Step-by-Step Drupal Disaster Recovery Plan
A backup alone isn't a disaster recovery plan. The steps below offer a DR framework applicable at the university scale.
- Inventory critical assets. List which systems (main site, application portal, library, alumni) sit at which priority level.
- Define RTO and RPO values for each system. This directly drives backup frequency and technology choices.
- Build your backup architecture around the 3-2-1 principle: production, separate server or cloud, offsite.
- Encrypt your backups. This is a compliance requirement for GDPR, FERPA, and similar regulations — and a leaked backup is a major security risk regardless.
- Document the restoration procedure. Who does what, in what order? If the responsible person is on vacation, who takes over?
- Test the DR plan on a regular schedule. A plan that lives only on paper usually fails when a crisis actually hits.
- Integrate with version control. Manage your code in Git so backups only need to cover the database and files.

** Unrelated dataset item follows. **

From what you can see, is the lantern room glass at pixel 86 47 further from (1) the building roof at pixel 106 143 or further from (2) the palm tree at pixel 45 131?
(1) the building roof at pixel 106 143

- Prepare a communication plan. Design upfront how students, faculty, and the press will be informed during an outage.
Don't Trust Backups You Haven't Tested
If we had to sum up the most expensive lesson in this industry in one sentence: an untested backup isn't a backup. Many teams have run backups for years, only to discover during their first restoration attempt that the backup was corrupted, incomplete, or the wrong version.
The fix is simple. On a regular schedule (quarterly, for example), restore a real backup file into a staging environment. On the restored site, verify content integrity, user sessions, configuration settings, and integrations one by one. Document the results, address any issues, and keep a test history log.
Common Backup Mistakes
- Keeping backups on the same server: When the server crashes, you lose access to the backups too.
- Backing up only the database: Without code and user files, the site can't be restored.
- Not encrypting backups: A leaked backup causes damage equivalent to a production breach.
- Failing to document the restoration procedure: Improvising in a crisis increases the risk of error.
- Not testing backups: A broken backup can be more dangerous than no backup at all.
- Neglecting the right tool selection: Module-based backups fall short in some critical scenarios — they should be combined with server-level backups.